If you are using the information from paypal for orders, everything works well. If you are selling an ebook or music, paypal has the flaw that you have to include the return URL in the calling code. Anyone who knows HTML can figure out your return URL...load that in their browser and get the book for free. You could simply check the HTTP referrer of on the final check out page. However, people often dink with the referrer. There really needs to be a server to server call to make the process secure.

That's why they have authentication, to see if it was a legit transaction. You might want to read up on the PayPal API.

To have your service instantly delivered, you should use PayPal IPN (instant payment notification). As far as I know, there is no way to trick this, since you verify the transaction directly via the PayPal server, meaning you can make sure the product and price match up. I don't think it's too awfully hard to work with.

You don't set anything up on the PayPal side. You don't set any prices or anything like that... you do that using the method that I suggested earlier in this thread.

1. One is to have someone change the price of your product in the HTML from something like $10.00 to $0.00.

Again, they can't tamper with anything if you use a database as suggested earlier.

2. The other way is for them to simply bypass the paypal ordering system, copy the link and just go directly to the page where they can download my product.

If you use PayPal authentication, this shouldn't be a problem.

I am wondering how effective encryption is.

Encryption is always good, but it does nothing for you in this situation.

couldn't you just use a crypt and/or md5 function on links containing sensitive data to pass to PayPal?

What would he be decrypting?

This seems to be what most shopping cart systems do, when integrating with PSPs.

Only the shopping carts not run off of a database of some sort.

3:18 pm on Dec 16, 2003 (gmt 0)

10+ Year Member



What would he be decrypting?

Well, nothing, I guess, but he seemed concerned that passing a price in a query string was occuring and that it would be easy to spoof any price. Using somesort of scramble code on the outgoing link would negate this possible effect. I'm not aware of any system that fails to do this though - the only prices I've seen in query strings are in ridiculous bespoke systems.

Only the shopping carts not run off of a database of some sort.
When passing the data to a PSP (for example, worldpay, or paypal) the querystring is always a jumbled mess, in every system I've used (x-cart, osCommerce, Actinic), and all of these use a DB of somesort. I've not bothered looking at the code lying behind these, but it would be logical to presume that they use a crypt() function or similar. Perhaps I'm not understanding the original problem clearly and I'm just talking about completely irrelevent things though.
6:06 pm on Dec 16, 2003 (gmt 0)

10+ Year Member



Using somesort of scramble code on the outgoing link would negate this possible effect.

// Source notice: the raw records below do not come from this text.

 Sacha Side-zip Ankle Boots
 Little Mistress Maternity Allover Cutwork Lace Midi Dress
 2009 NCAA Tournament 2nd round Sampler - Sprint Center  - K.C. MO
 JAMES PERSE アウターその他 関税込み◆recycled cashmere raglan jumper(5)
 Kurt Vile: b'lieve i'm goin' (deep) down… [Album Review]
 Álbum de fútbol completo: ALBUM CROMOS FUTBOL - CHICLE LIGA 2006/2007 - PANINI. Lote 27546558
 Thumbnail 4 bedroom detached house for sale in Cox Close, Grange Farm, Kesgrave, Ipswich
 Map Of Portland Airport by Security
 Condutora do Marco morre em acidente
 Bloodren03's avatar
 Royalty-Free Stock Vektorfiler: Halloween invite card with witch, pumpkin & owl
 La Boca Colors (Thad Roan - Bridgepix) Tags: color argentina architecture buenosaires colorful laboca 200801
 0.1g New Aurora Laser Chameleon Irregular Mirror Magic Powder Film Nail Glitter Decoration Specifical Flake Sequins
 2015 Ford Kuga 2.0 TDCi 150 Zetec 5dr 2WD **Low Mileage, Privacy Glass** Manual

I'm sure if he MD5'ed or encrypted it somehow, someone would still find out how to decrypt it. It's still insecure.

the only prices I've seen in query strings are in ridiculous bespoke systems.

You'll never see a price in any of my querystrings, bud :)

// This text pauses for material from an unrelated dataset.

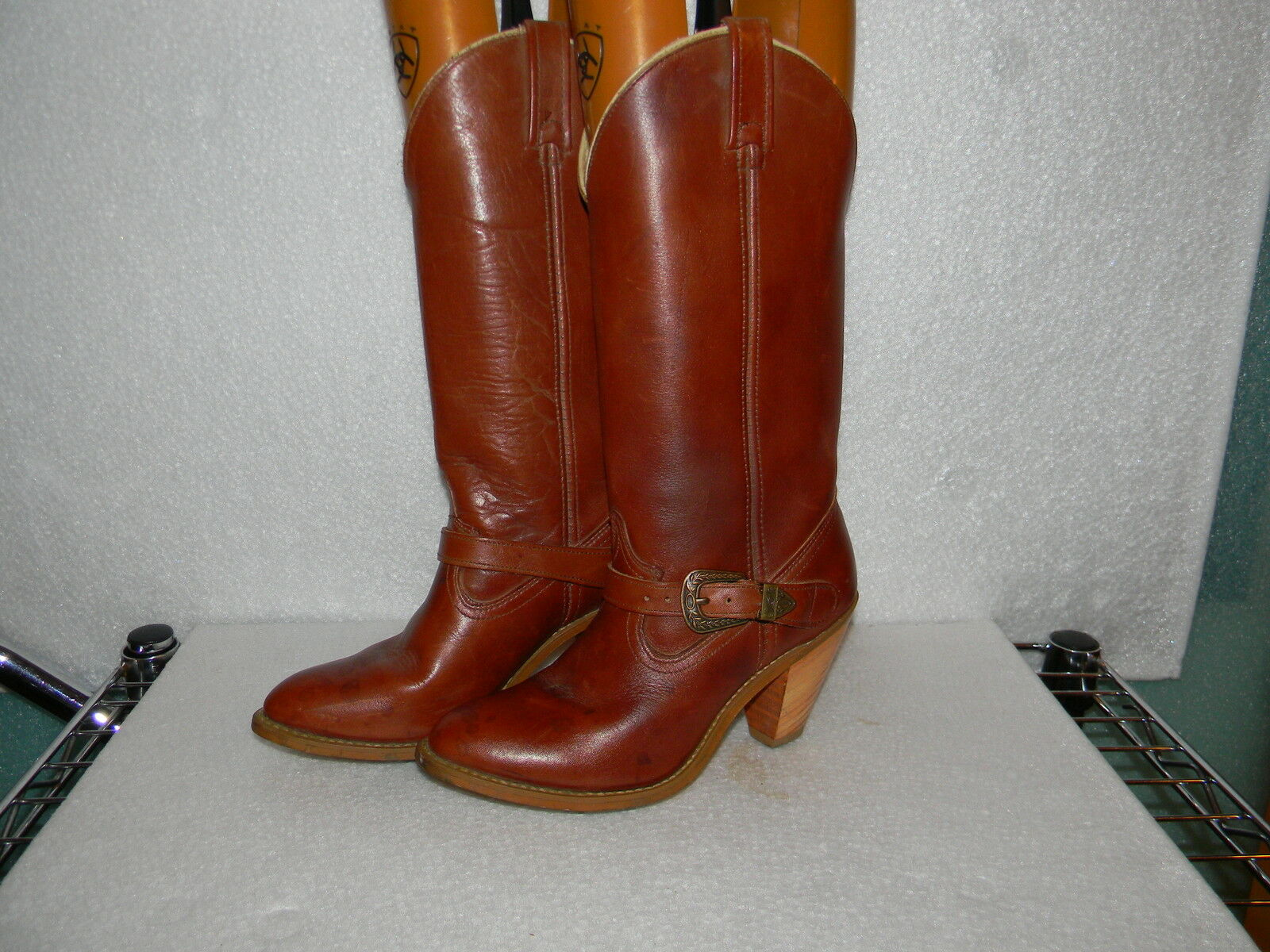 VINTAGE ACME BOOTS 6.5 WESTERN BOOTS 6.5 M COWBOY BOOTS 6.5 LEATHER BOOTS 6.5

When passing the data to a PSP (for example, worldpay, or paypal) the querystring is always a jumbled mess, in every system I've used (x-cart, osCommerce, Actinic), and all of these use a DB of somesort.

I'm talking about an INTERNAL database, not the PSP's database.

I've not bothered looking at the code lying behind these, but it would be logical to presume that they use a crypt() function or similar.

How can you determine what's logical and what's not if you've never looked at the code, nor know how the programs work?

I'm just talking about completely irrelevent things though.

Believe me... you are.

9:32 am on Dec 17, 2003 (gmt 0)

WebmasterWorld Senior Member 10+ Year Member



Validate that all variable values are what you originally assigned them to be:
[mals-e.com...]

I don't Paypal was designed with "digital" products in mind.